■ **Extrait de texte**
★ ★ ★ ★ ★

L'un des meilleurs amis de Vali était Mati Klarwein. En 1972, ils se sont rendus dans le désert du Niger pour le tournage du film Milk and Honey, avec la tribu Wodaabe. Que s'est-il passé avec ce film ? Je ne trouve aucune information à ce sujet.

La première fois que Vali est venue à Positano, c'était au début de l'été 1952 avec Mati Klarwein et une amie de Vienne. Vali et Mati se sont rencontrés à Paris ou il a été l'un de ses premiers amis. Plus tard dans leur vie, ils se sont recroisés au gré du destin. Le projet de film a été un échec absolu.

Et Mati Klarwein a été la première personne à l'appeler Vali…

Oui, c'est vrai, car en Australie, on l'appelait Val. Le film qu'ils devaient faire au Niger n'est jamais sorti. Leur voiture a fait une sortie de route et tout s'est mal passé. Elle y a passé trois semaines, au printemps 1972, avec un indigène Wodaabe prénommé Jibo. Seules deux personnes ont tatoué Vali sur le visage : Jibo, de trois points sur une joue, et moi-même, avec le même motif sur l'autre joue. J'ai aussi tatoué ses mains, ses pieds, et plus que ça. C'est elle qui m'a appris. Vous savez, en Inde, on croit que quand on meurt, l'âme garde les tatouages. Quand Vali était dans le désert, avec les Wodaabe, j'ai fait un cauchemar, et ça a coïncidé avec le moment où la voiture conduite par Mati est sortie de la route. A bord se trouvaient Didier Léon, Vali, Catherine Milinaire et d'autres de la troupe. Heureusement, ils n'ont souffert que de quelques blessures mineures. Le portfolio de Vali s'est envolé à vingt mètres, mais il n'a pas été endommagé. Vali considérait ses dessins comme ses bébés et les emportait partout où elle allait. Certains pensent qu'elle a fait beaucoup de dessins mais de toute sa vie, des années 1950 à la fin, leur nombre ne s'élève qu'à environ 130. La plupart sont de petits dessins, souvent inachevés. Elle pouvait travailler des années sur le même petit dessin. Par exemple, Lammas Tide lui a pris six ans, et Death at Port Jackson Hotel deux ans.

Mati Klarwein a présenté Vali au photographe et cinéaste underground Ira Cohen. J'ai vu Vali sur une de ses photos psychédéliques. Pourriez-vous nous parler de leur amitié ?

★ ★ ★ ★ ★

■ **Données**
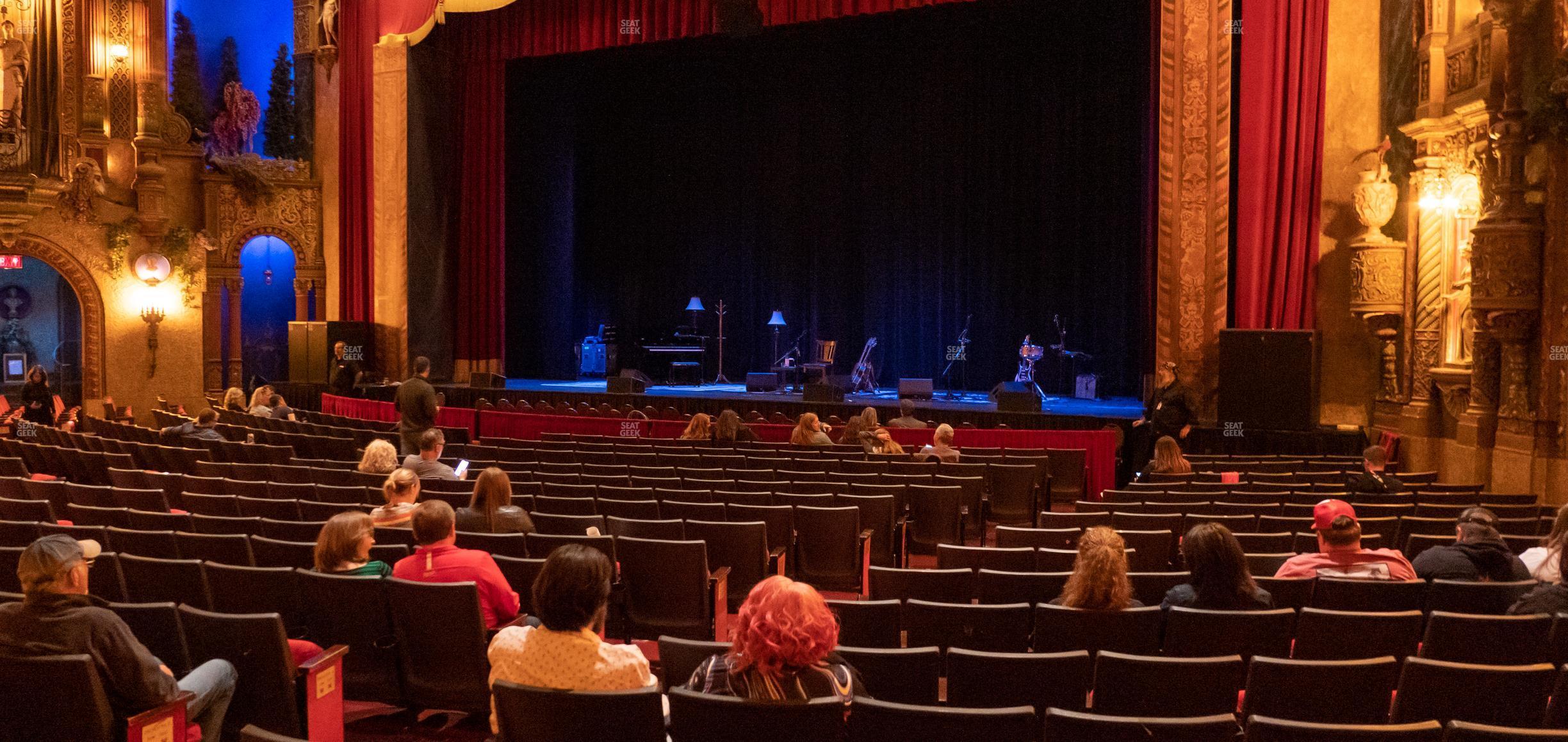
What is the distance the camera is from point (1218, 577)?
4.26 metres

★ ★ ★ ★ ★

■ **Vos consignes**
a) D'après l'entretien sur Vali, pourquoi celle-ci emportait-elle ses dessins partout où elle allait ? Répondez en une à trois phrases.
b) Reprenez l'entretien sur Vali à la suite de sa dernière phrase.

■ **Corrigé**
a) Vali emportait ses dessins partout parce qu'elle les considérait comme ses bébés.

b)
Ira Cohen était un bon ami à elle. Il est venu ici une fois. Quand Ira lui a présenté R.J. Reynolds, patron de la compagnie de tabac R.J. Reynolds, Vali lui a montré ses dessins et il les a adorés. Quand il a choisi le dessin Foxy, elle en a demandé 1500 dollars en lui disant : « Est-ce que je demande trop ? ». Il a répondu : « Non, vous demandez trop peu ».

Vali admirait les héros hors-la-loi, comme le bandit sicilien Salvatore Giuliano (représenté avec Gaspare Pisciotta dans son dessin Montelepre), le hors-la-loi sarde Graziano Mesina (dans son dessin Teresa), le célèbre membre de l'IRA, Bobby Sands, le hors-la-loi australien Ned Kelly, le poète samouraï Saigo Takamori. Elle était une amie proche d'Abbie Hoffman, l'activiste et leader yippie poursuivi par le pouvoir américain pour ses protestations contre la guerre du Vietnam. Pourriez-vous parler de leur amitié, ils avaient des modes de vie assez différents ?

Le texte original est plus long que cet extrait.